Page 1 of 1

how to traverse a string

Posted: Fri Nov 04, 2005 5:38 am
by jasongr
Hello

I have a string which contains characters of different encoding
I need to traverse it and to remove any character that is below 32 or above 127

I am trying the following code

Code: Select all

for ($i=0; $i<mb_strlen($file); $i++) {
	$ch = $file[$i];
	$value = ord($ch);
	if ($value < 32 || $value > 127) {						
		$file = mb_substr($file, 0, $i) . mb_substr ($file, ($i+1));
	}
}
For some reason, this code doesn't remove all the bad characters
The problem could be either in line:
$ch = $file[$i];
or in line
$file = mb_substr($file, 0, $i) . mb_substr ($file, ($i+1));

here is an example:
$file ="×

Posted: Fri Nov 04, 2005 6:18 am
by jasongr
I found the bug
The bug has nothing to do with encoding, but with advancing the iteration index

here is a correct version of the code:

Code: Select all

for ($i=0; $i<mb_strlen($file); ) {
	$ch = $file[$i];
	$value = ord($ch);
	if ($value < 32 || $value > 127) {						
		$file = mb_substr($file, 0, $i) . mb_substr ($file, ($i+1));
	}
	else {
		$i++;
	}
}

Posted: Fri Nov 04, 2005 7:21 am
by TJ
You could use a simple regular expression:

Code: Select all

$subject = "the quick BROWN FOX \t 012345 $ \r\nthis is the next line";
echo preg_replace('/[^\x20-\x7F]/','', $subject);
What this does is replace all characters that don't match the range 0x20 - 0x7F (32 - 127).

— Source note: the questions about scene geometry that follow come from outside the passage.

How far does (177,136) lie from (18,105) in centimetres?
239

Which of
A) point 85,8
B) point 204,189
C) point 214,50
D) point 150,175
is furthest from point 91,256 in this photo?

Posted: Fri Nov 04, 2005 8:59 am
by Weirdan
TJ wrote: What this does is replace all characters that don't match the range 0x20 - 0x7F (32 - 127).
preg_replace is not mb safe unless /u modifier is used and input string is in UTF-8 encoding

here's more info: http://us2.php.net/manual/en/reference. ... .php#58409

below should work as well

Posted: Fri Nov 04, 2005 10:13 am
by wtf

Code: Select all

$bad = array("b", "a", "d");

$where = str_replace($bad, "", $where);

Re: below should work as well

Posted: Fri Nov 04, 2005 10:35 am
by Chris Corbyn
wtf wrote:

Code: Select all

$bad = array("b", "a", "d");

$where = str_replace($bad, "", $where);
?????

Posted: Fri Nov 04, 2005 10:46 am
by yum-jelly
without the mb_ type functions!

Code: Select all

$str = ''; // string to strip...

$new = '';

for ( $i = 0; $i < strlen ( $str ); $i++ )
{
	$a = ord ( ( $b = substr ( $str, $i, 1 ) ) );

	if ( $a >= 128 )
	{
		$i++;
	}
	else if ( $a >= 32 )
	{
		$new .= $b;
	}
}

echo $new;
::EDIT::

made it not repeat code


yj